Except it's employer's choice...
Don49 said:
A previous company I worked for where I was #1 salesman nationally out of 185, my manager rated my performance as average. Huh?
That's precisely how you convince someone to work just hard enough not to get fired.
Don49 said:
A previous company I worked for where I was #1 salesman nationally out of 185, my manager rated my performance as average. Huh?
Our sales team doesn't get reviews. It's all in the numbers.
I had a vendor ask me today if I'll get a big year end bonus this year. Huh?
We work under the "want more money?" --- "go sell more" and this year I did.
Looks like I herniated my surgically repaired disc for the 3rd time in 14 months. This will be the another surgery and recovery but it looks like I may have to listen too the doctor and change careers. The problem is all my experience is either mechanical or lifting heavy things. Neither of them are a good fit anymore.
I have probably 5 months between everything to figure out what I'm going to do with life but I have no clue what to do. If I need too I'll work as a cashier at a gas station too support my family but I really can't figure out a job that will keep me happy to go to work at this point!
My left knee is berkeleyed. I walk in constant pain. My left shoulder is berkeleyed. I lift things in constant pain. My septum is berkeleyed. I haven't breathed out of my nose in months. I no longer can smell things. My ears have been berkeleyed since birth. Its so tiring trying to figure out what people are saying. Everything hurts all the time. Can't go get it fixed because insurance is berkeleyed. Can't afford to take the time off regardless or we'll be berkeleyed. Everything is berkeleyed.
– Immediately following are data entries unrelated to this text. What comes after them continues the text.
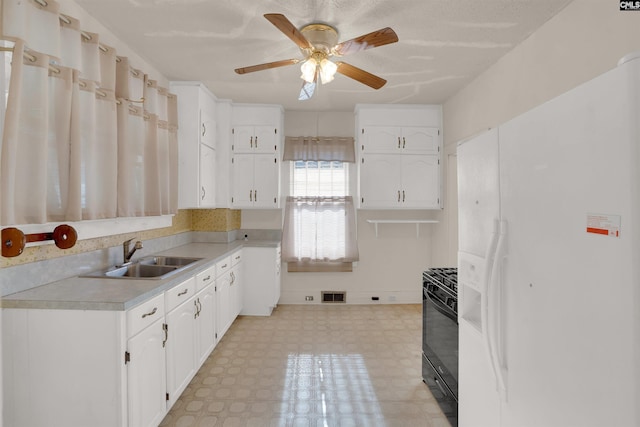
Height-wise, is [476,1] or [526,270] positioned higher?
[476,1]

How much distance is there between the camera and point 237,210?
430 cm

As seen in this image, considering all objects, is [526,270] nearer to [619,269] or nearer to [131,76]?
[619,269]

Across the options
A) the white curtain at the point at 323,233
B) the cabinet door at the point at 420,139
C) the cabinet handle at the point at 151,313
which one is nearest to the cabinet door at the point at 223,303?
the cabinet handle at the point at 151,313

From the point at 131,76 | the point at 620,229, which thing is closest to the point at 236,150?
the point at 131,76

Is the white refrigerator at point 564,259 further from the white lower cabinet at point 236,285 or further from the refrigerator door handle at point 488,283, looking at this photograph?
the white lower cabinet at point 236,285

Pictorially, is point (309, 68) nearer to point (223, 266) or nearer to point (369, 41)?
point (369, 41)

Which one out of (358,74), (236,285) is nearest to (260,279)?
(236,285)

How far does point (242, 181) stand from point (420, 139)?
231 centimetres

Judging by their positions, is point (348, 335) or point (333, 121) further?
point (333, 121)

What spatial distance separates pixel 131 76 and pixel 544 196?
273 centimetres

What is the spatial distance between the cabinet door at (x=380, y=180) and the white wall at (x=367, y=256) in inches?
15.1

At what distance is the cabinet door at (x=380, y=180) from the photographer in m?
3.98

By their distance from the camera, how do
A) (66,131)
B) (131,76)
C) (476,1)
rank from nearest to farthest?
1. (66,131)
2. (476,1)
3. (131,76)

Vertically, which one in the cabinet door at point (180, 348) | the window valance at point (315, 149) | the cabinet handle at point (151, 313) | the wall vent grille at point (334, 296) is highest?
the window valance at point (315, 149)
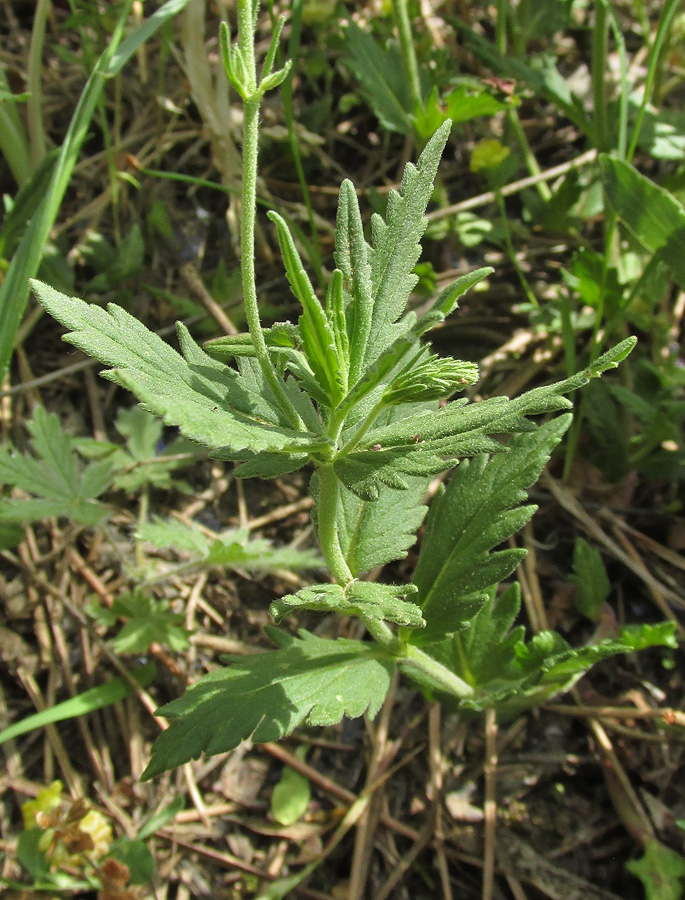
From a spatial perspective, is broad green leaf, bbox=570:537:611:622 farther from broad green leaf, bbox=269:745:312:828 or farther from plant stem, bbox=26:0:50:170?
plant stem, bbox=26:0:50:170

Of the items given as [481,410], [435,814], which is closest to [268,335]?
[481,410]

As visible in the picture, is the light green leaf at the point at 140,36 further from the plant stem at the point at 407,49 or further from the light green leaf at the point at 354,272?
the light green leaf at the point at 354,272

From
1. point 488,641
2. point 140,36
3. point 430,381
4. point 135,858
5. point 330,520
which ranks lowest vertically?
point 135,858

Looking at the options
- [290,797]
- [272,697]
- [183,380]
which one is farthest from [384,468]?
[290,797]

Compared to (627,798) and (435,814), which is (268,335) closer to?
(435,814)

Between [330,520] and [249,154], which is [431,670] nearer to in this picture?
[330,520]

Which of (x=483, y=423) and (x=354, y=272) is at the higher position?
(x=354, y=272)

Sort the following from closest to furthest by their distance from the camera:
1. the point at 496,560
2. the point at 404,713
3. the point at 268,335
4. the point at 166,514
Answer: the point at 268,335 → the point at 496,560 → the point at 404,713 → the point at 166,514
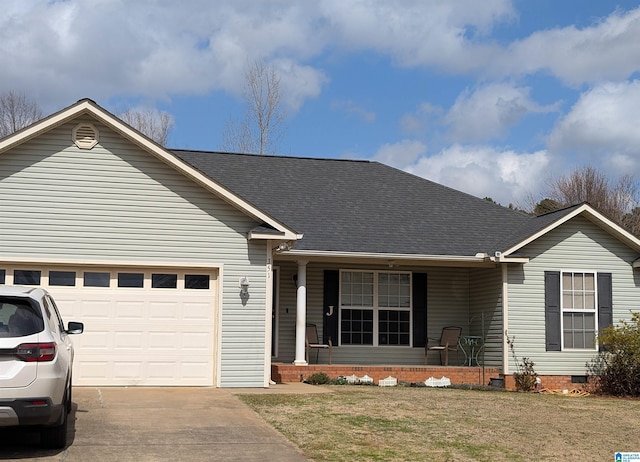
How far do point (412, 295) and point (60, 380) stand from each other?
12.6 meters

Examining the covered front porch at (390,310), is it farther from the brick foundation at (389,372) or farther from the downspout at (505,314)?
the brick foundation at (389,372)

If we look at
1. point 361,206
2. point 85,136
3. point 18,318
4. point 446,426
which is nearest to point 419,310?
point 361,206

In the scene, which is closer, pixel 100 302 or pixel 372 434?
pixel 372 434

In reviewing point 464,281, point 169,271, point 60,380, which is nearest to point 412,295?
point 464,281

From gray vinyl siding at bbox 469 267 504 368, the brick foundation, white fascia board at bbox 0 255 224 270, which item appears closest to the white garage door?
white fascia board at bbox 0 255 224 270

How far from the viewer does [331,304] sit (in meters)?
19.9

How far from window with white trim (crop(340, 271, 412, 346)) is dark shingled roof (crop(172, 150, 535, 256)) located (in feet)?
4.26

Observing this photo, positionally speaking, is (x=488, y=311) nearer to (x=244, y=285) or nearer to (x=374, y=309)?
(x=374, y=309)

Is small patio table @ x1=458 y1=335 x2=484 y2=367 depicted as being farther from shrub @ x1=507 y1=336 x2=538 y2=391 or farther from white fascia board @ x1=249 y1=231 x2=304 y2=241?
white fascia board @ x1=249 y1=231 x2=304 y2=241

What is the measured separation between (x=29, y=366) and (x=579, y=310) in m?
14.0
I'm not suicidal, but if I walked out to the parking lot to go home, and a car came barreling at me, I'm not sure if I'd get out of the way.
slantvaliant said:
Dear coworkers:
Break room microwaves are for warming ready-to-eat food, not for defrosting or cooking.
You know who you are.
But I packed frozen fish filets for lunch..
In reply to Appleseed :
Have you thought about learning ASL?
My wife is rapidly getting to the point where we need to communicate by sign exclusively. It’s not the “easy” route, but it has given my wife a new outlook on life.
Duke
MegaDork
12/12/19 7:53 a.m.
In reply to dropstep :
What kind of mechanical experience?
In reply to Appleseed :
Man, I wish I had advice or even encouragement for you. It kills me that I don't.